I am considering upgrading the JRE (it is at v6.x dated pre-2008, though I don't know the exact version. I am using the JRE that came with ColdFusion 8.1. Has anyone gone through this? I assume it's just a matter of installing the new JRE and pointing ColdFusion to the new JRE directory in the ColdFusion server settings.
tia
don
it's EXTREMELY easy to do.
1) download the Java SE Development Kit and install it like normal.
2) open up the jmv.config for cf in a text editor, located in c:\coldfusion8\runtime\bin
3) comment out the existing java.home line with a by putting a "#" at the beginning of the line add a new java.home line below it pointing to your jvm installation.
As an example, my java.home and jvm.config look like this:
java.home=C:/Program Files/Java/jdk1.6.0_11/jre
4) restart the CF services.
As a bonus, you can running JavaRa and free up some space by deleting all the old versions of the JRE.
Adobe has a Knowledge Base that covers issues like this. Check out http://www.adobe.com/go/2d547983 for instructions.

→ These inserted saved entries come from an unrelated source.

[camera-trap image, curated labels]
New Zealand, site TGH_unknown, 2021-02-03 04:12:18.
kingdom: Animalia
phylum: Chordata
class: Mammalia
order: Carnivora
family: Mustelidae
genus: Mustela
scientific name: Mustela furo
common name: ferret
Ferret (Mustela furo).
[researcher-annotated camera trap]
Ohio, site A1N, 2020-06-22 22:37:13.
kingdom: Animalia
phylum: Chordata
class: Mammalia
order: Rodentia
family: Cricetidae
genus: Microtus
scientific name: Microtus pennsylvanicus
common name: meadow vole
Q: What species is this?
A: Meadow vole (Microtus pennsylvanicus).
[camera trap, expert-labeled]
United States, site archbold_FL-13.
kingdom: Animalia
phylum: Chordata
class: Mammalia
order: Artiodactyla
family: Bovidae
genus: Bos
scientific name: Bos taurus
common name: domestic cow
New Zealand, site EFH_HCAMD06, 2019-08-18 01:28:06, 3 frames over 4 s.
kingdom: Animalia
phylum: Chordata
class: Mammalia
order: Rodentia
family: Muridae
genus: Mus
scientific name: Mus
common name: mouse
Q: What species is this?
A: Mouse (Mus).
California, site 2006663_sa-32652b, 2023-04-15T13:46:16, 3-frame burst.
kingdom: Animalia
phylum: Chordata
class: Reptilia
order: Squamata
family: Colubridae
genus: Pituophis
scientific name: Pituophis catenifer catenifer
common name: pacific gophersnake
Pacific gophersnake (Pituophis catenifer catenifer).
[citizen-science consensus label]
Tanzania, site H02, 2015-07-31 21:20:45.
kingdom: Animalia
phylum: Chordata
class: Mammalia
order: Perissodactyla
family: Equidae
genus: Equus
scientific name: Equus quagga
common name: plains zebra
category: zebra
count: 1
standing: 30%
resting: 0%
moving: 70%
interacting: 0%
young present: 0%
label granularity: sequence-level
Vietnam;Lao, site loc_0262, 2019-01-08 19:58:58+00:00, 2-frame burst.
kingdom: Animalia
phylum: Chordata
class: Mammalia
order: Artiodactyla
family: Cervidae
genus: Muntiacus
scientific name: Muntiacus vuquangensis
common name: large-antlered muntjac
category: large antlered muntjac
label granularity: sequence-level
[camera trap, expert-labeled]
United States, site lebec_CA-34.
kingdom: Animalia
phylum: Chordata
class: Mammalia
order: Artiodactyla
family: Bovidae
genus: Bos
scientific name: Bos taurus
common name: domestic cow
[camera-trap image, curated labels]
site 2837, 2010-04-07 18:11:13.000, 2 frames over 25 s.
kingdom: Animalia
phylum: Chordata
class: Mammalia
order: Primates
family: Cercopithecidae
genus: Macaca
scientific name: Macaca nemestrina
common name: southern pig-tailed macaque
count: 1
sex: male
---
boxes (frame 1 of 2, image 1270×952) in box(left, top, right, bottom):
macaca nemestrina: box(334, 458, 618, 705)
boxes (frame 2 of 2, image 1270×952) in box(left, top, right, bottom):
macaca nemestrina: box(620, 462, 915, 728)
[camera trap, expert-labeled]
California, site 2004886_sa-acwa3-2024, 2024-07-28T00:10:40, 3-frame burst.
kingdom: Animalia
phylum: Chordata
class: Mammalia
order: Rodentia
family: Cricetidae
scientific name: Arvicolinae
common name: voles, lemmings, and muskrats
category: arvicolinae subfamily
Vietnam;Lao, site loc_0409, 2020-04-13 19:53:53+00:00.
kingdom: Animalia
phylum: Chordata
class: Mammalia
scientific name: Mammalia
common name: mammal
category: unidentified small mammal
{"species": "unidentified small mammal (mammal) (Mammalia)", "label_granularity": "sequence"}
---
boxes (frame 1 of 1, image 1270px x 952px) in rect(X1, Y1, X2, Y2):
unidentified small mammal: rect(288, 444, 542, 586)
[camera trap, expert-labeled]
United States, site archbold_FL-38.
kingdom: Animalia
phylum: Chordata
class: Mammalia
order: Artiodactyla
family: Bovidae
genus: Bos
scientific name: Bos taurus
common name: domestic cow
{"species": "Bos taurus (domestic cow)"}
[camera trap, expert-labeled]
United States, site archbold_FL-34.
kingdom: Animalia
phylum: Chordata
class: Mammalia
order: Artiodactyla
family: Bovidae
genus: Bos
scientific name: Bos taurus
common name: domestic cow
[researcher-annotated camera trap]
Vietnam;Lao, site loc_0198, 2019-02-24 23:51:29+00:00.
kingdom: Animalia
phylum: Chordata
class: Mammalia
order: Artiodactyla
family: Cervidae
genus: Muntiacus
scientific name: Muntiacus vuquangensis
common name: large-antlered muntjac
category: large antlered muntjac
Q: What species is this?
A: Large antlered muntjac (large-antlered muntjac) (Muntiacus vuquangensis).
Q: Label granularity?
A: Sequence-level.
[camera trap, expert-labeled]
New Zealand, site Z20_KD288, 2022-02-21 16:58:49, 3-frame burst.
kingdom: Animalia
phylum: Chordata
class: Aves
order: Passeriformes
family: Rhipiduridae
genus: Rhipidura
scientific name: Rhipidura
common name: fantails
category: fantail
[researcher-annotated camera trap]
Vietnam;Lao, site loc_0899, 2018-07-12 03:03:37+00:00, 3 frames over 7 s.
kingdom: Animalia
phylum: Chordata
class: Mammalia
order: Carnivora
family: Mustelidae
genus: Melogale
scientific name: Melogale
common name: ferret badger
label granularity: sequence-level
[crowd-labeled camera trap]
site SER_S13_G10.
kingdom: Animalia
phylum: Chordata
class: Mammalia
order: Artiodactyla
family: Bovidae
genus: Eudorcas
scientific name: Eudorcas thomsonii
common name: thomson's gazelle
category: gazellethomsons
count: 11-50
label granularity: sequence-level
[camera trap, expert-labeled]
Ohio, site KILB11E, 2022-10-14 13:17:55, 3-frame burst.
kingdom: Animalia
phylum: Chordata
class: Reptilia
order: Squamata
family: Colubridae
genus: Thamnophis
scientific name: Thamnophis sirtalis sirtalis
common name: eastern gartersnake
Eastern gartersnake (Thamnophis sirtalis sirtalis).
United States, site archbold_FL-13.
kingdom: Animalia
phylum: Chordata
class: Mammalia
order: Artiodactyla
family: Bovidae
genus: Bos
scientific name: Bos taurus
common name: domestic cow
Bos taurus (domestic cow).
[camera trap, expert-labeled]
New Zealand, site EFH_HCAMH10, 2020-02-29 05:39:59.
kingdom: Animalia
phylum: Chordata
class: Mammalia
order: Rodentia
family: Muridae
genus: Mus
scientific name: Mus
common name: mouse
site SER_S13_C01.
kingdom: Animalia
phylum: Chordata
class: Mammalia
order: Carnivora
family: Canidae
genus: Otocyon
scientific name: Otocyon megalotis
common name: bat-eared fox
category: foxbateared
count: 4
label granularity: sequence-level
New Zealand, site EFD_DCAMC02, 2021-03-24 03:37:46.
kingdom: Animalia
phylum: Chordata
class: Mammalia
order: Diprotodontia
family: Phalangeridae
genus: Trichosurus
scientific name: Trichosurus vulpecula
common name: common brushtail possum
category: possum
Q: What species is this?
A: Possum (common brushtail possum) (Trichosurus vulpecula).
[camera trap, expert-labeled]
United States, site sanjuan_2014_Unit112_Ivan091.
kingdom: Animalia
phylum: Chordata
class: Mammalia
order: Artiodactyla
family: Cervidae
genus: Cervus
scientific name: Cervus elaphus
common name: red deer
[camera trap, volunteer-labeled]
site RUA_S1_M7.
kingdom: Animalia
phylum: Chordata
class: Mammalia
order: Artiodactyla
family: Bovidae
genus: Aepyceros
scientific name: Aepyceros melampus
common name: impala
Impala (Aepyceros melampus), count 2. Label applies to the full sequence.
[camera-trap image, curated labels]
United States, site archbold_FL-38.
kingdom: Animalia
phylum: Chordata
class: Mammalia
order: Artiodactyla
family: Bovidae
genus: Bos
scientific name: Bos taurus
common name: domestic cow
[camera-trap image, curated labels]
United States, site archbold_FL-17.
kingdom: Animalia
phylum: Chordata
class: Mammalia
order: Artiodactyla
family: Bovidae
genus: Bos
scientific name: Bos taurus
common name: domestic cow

Sean Corfield has an article that provides some info on using Java 6 with ColdFusion 8 here:
http://corfield.org/blog/index.cfm/do/blog.entry/entry/Java_6_and_ColdFusion_8
As long as you install 1.6.0_10 or greater, you should be fine. You might check out ColdFusionBloggers.org from time to time in case other JVM issues come to light in the future.
You didn't specify whether or not you were using the stand-alone server instance or a multi-server configuration. If you're getting a heavy volume of traffic and have a dual core machine with a lot of physical memory, I would consider looking into the multi-server set-up for CF8 and putting together a cluster with load balancing. This will help to distribute your traffic across several instances of CF8 and, assuming you have a beefy server, make better use of the physical resources that you have available.
-Rick
Consider moving Java 7. Java 7 has the G1 Garbage collector which is better at memory deallocation.
If you are having out of memory issues it could be because
functions are not using var or local scope
<cfdump> is used in a production system
Sessions are too large or are not set to expire in a reasonable amount of time
Queries are way too large SELECT * can cause that.
Excessive number Query of Queries.
The site is connecting to a slow database. Resources are held until the DB returns data
DSN has the data buffer set to more than 64k